Israël, isolé, continue de demander aux grandes puissances de ne pas relâcher la pression sur Téhéran. Le cabinet de sécurité israélien, réunissant les sept principaux ministres, a mis en garde contre «tout accord partiel qui conduirait à un effondrement du régime des sanctions sans aboutir à un démantèlement total du programme nucléaire militaire iranien».

«L'Iran pense qu'il peut s'en tirer avec des concessions cosmétiques qui n'entraveraient pas de manière significative sa marche vers le développement d'armes nucléaires, des concessions sur lesquelles il pourrait faire marche arrière après quelques semaines», affirme-t-il dans un communiqué.

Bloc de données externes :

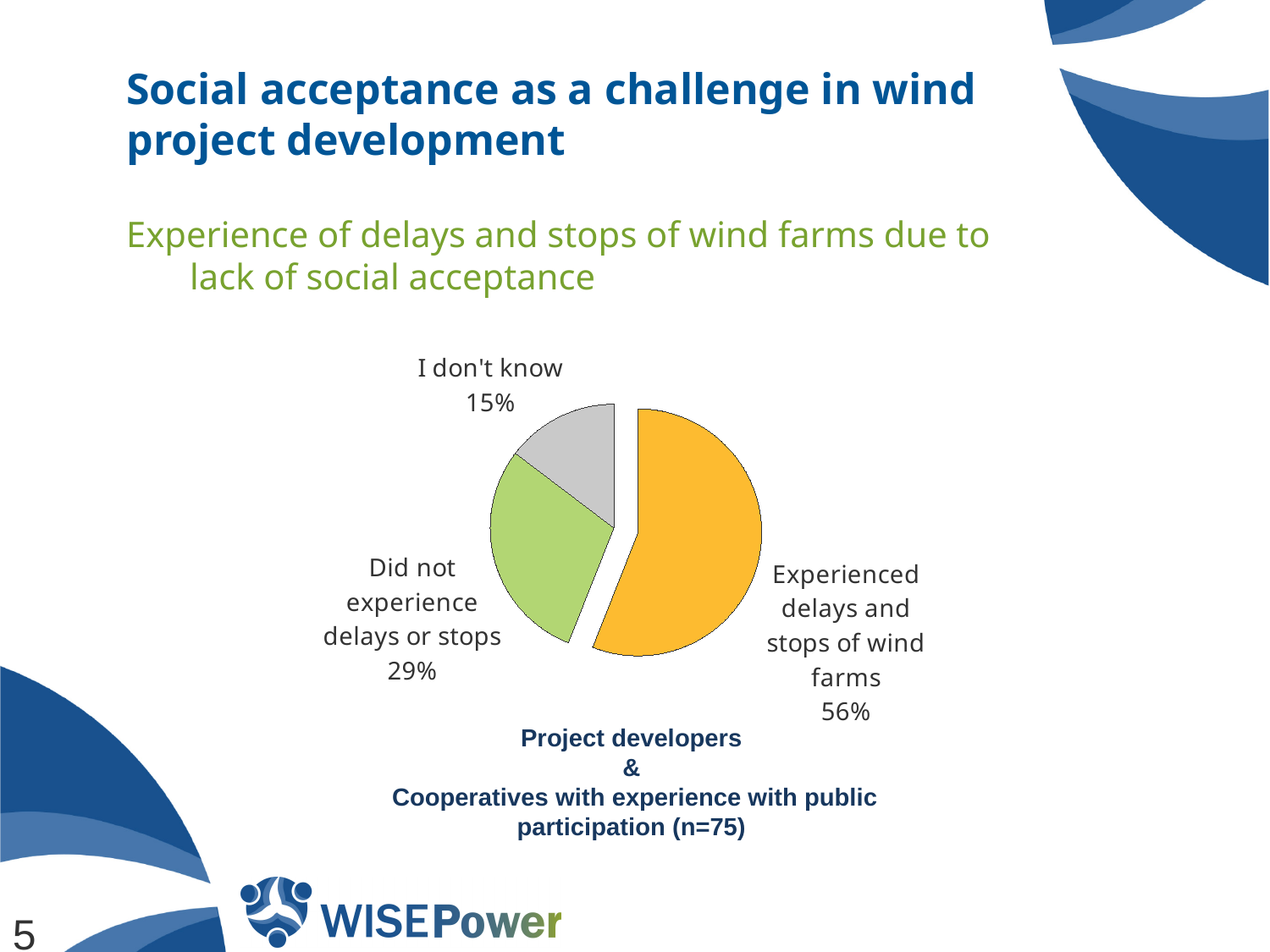
What is the difference in percentage points between 'Experienced delays and stops of wind farms' and 'Did not experience delays or stops'? 27 percentage points What kind of chart is shown on the slide? pie chart What colour is the slice for 'Experienced delays and stops of wind farms'? orange What share of respondents answered 'I don't know'? 15% How many slices does the pie chart have? 3 What is the difference in percentage points between 'Did not experience delays or stops' and 'I don't know'? 14 percentage points Which is larger: the share for 'Did not experience delays or stops' or the share for 'I don't know'? Did not experience delays or stops Which category has the largest slice of the pie? Experienced delays and stops of wind farms What share of respondents did not experience delays or stops? 29% What is the sample size (n) stated below the pie chart? n=75 What share of respondents experienced delays and stops of wind farms? 56% Which category has the smallest slice of the pie? I don't know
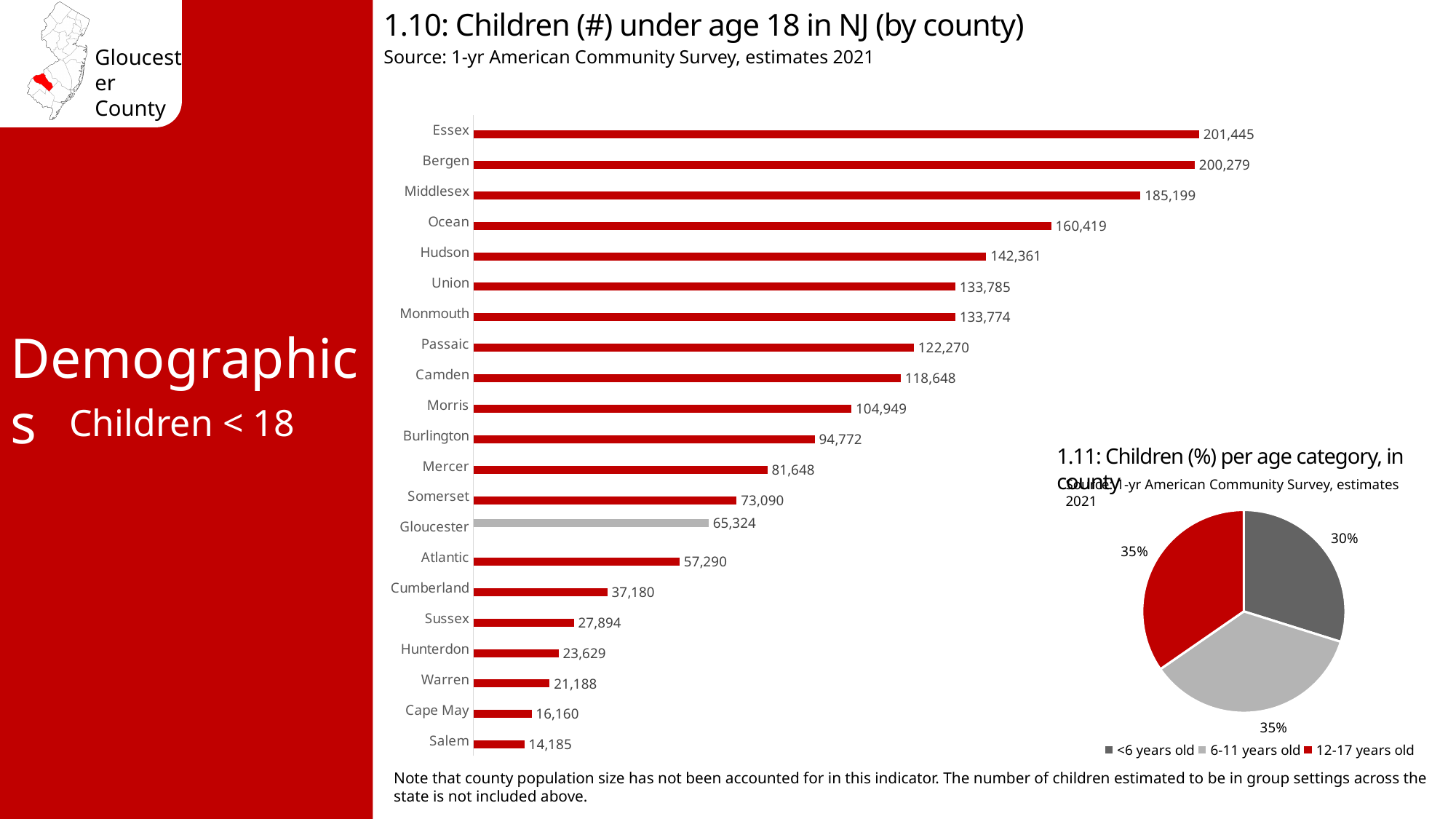
How many categories does the legend of the pie chart '1.11: Children (%) per age category, in county' list? 3 In the chart '1.10: Children (#) under age 18 in NJ (by county)', what is the difference between the values for Camden and Gloucester? 53,324 In the chart '1.10: Children (#) under age 18 in NJ (by county)', what is the difference between the values for Essex and Bergen? 1,166 How many counties are shown in the chart '1.10: Children (#) under age 18 in NJ (by county)'? 21 In the chart '1.10: Children (#) under age 18 in NJ (by county)', which county's bar is coloured grey instead of red? Gloucester In the pie chart '1.11: Children (%) per age category, in county', what share of children are under 6 years old? 30% In the chart '1.10: Children (#) under age 18 in NJ (by county)', what is the value for Hudson? 142,361 In the chart '1.10: Children (#) under age 18 in NJ (by county)', which has more children under 18, Union or Monmouth? Union In the chart '1.10: Children (#) under age 18 in NJ (by county)', how many children under age 18 are in Gloucester County? 65,324 In the chart '1.10: Children (#) under age 18 in NJ (by county)', which county has the highest number of children under 18? Essex What type of chart is '1.10: Children (#) under age 18 in NJ (by county)'? Bar chart In the chart '1.10: Children (#) under age 18 in NJ (by county)', which county has the lowest number of children under 18? Salem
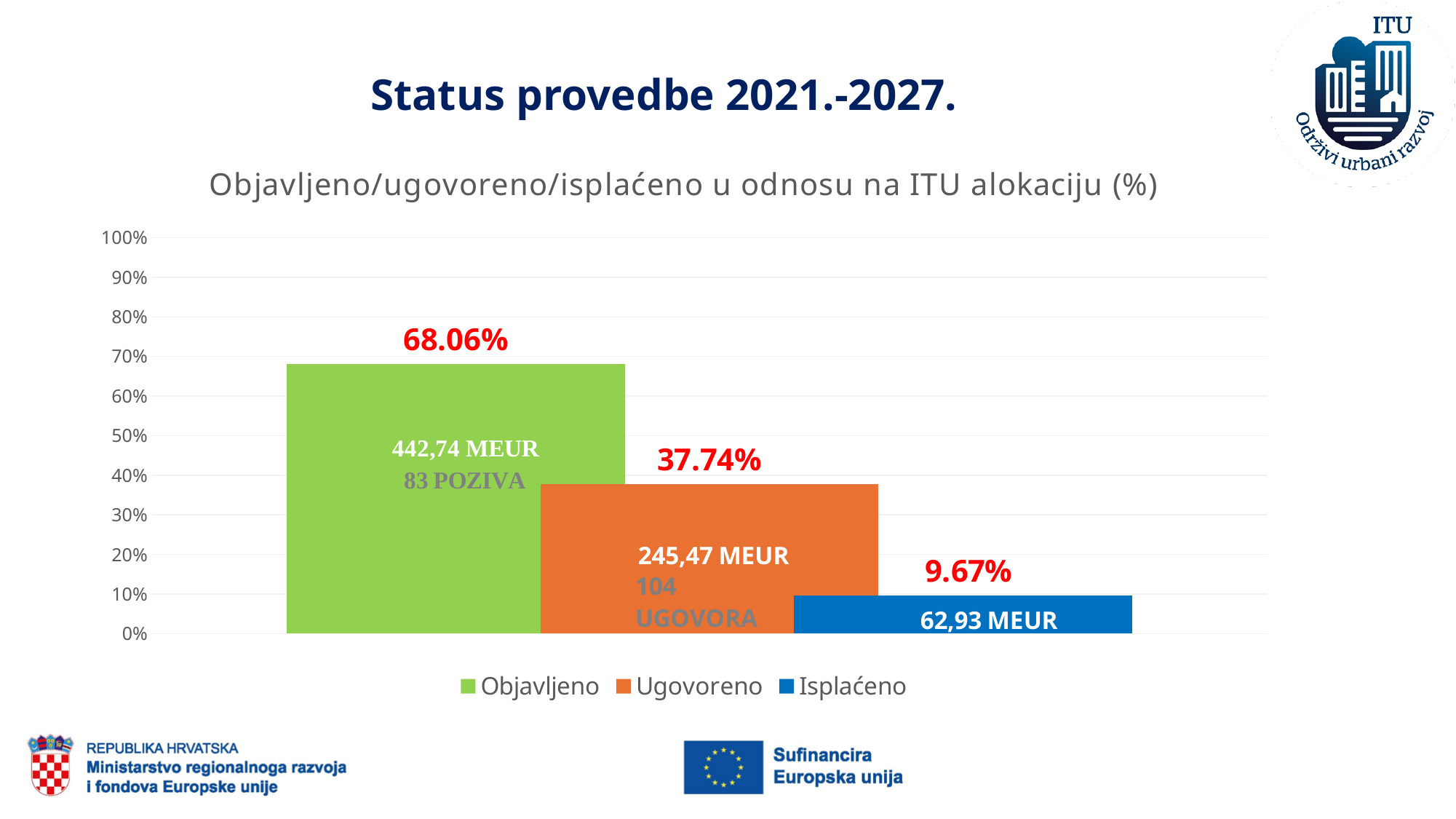
What percentage is shown for Objavljeno? 68.06% What is the difference in percentage points between Ugovoreno and Isplaćeno? 28.07 Which is larger, the value for Ugovoreno or the value for Isplaćeno? Ugovoreno What amount in MEUR is printed on the Objavljeno bar? 442,74 MEUR Which series has the lowest percentage? Isplaćeno What is the difference in percentage points between Objavljeno and Ugovoreno? 30.32 What percentage is shown for Ugovoreno? 37.74% What amount in MEUR is printed on the Isplaćeno bar? 62,93 MEUR What type of chart is shown on the slide? Bar chart Which series has the highest percentage? Objavljeno What percentage is shown for Isplaćeno? 9.67% How many series does the legend list? 3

À la veille des discussions, M. Araghchi avait tracé «la ligne rouge pour l'Iran» sur l'enrichissement de l'uranium : «nous ne permettrons en aucun cas que l'enrichissement d'uranium soit suspendu, limité ou stoppé. Nous pouvons en revanche discuter du niveau, de la forme et de la quantité de l'enrichissement» ajoutant «nous ne permettrons pas non plus qu'un gramme d'uranium enrichi quitte le pays».

Selon le rapport de l'Agence internationale de l'énergie atomique (AIEA) publié fin août, l'Iran possède 6774 kilogrammes d'uranium enrichi à 3,5 %, et 186 kg d'uranium enrichi à 20 %. Le pays a également transformé 187 autres kg d'uranium enrichi à 20 % en barres de combustibles.

M. Araghchi, a aussi exclu mardi de la proposition iranienne l'application du Protocole additionnel au Traité de non-prolifération, qui prévoit des inspections-surprises des sites nucléaires.

Interrogé par des journalistes iraniens, il a répondu que «les détails du plan sont secrets et le resteront jusqu'à la conclusion d'un accord, mais ce que vous avez mentionné ne figure pas dans le plan», selon les agences de presse iraniennes, dont Irna.